*WORK TO COMPLETE*:
Below are the records; give again exactly the line with "edges matching up.", the line with "Be sure the wings", and each line that lies between them, and nothing besides.

*INFORMATION*:
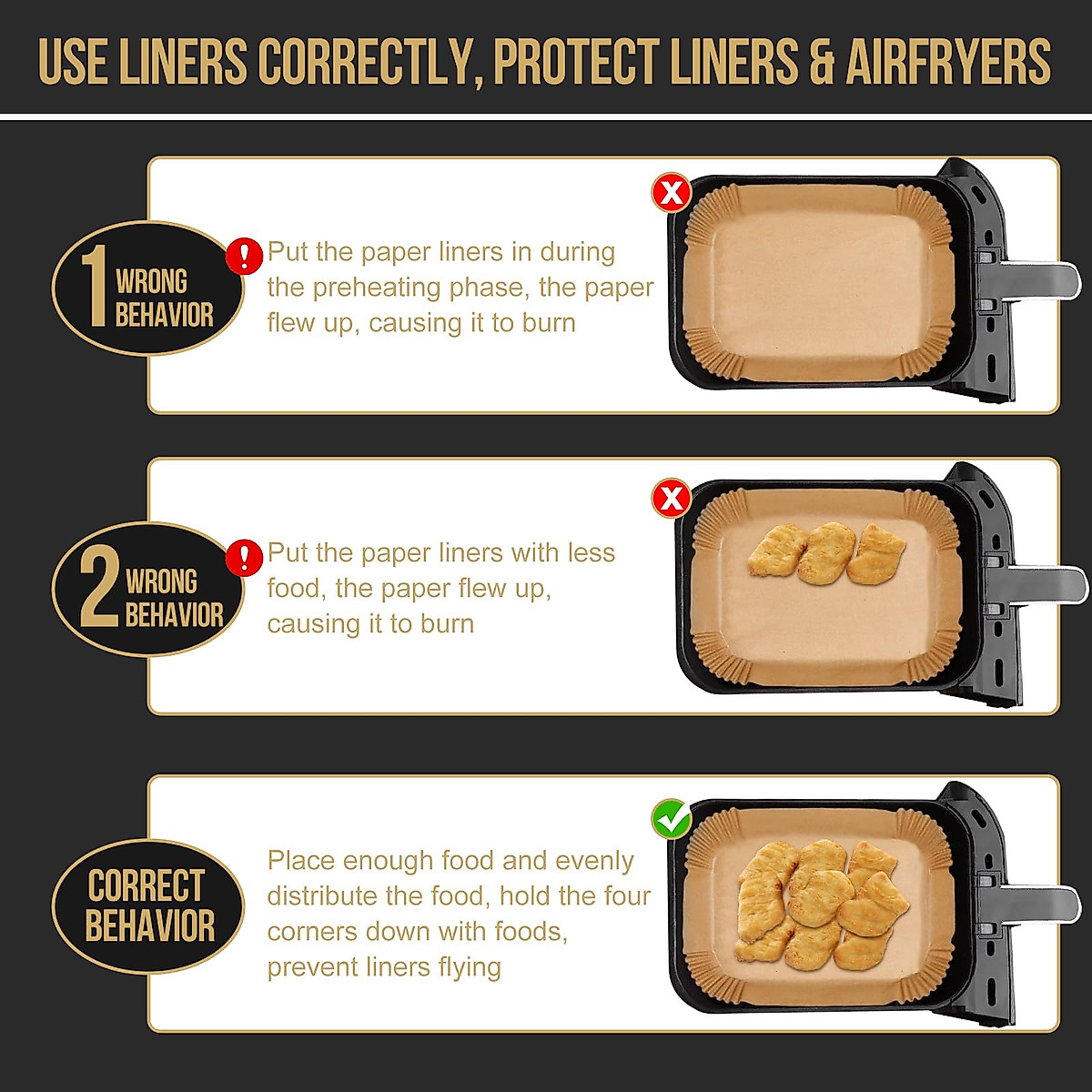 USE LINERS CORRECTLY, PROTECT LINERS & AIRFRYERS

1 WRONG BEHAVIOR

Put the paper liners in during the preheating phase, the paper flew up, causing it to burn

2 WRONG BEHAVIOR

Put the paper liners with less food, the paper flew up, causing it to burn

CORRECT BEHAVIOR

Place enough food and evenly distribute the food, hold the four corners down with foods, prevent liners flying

==

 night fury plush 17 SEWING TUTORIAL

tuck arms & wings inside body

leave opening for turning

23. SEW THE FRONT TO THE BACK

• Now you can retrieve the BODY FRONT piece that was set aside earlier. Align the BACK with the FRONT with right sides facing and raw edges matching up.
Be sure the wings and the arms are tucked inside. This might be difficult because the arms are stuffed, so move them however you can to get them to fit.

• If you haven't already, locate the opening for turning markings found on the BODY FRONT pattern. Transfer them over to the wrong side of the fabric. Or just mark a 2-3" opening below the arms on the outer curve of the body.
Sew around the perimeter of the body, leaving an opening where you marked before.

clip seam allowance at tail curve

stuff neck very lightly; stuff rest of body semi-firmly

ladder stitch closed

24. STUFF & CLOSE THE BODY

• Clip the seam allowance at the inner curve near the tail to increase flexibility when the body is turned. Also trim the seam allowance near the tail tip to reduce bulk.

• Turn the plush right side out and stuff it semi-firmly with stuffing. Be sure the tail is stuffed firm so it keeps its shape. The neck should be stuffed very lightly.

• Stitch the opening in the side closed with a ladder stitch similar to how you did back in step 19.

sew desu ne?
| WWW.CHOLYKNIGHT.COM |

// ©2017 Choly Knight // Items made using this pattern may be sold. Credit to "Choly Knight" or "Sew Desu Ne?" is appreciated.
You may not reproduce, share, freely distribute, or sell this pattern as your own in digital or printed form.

*ANSWER BOX*:
• Now you can retrieve the BODY FRONT piece that was set aside earlier. Align the BACK with the FRONT with right sides facing and raw edges matching up.
Be sure the wings and the arms are tucked inside. This might be difficult because the arms are stuffed, so move them however you can to get them to fit.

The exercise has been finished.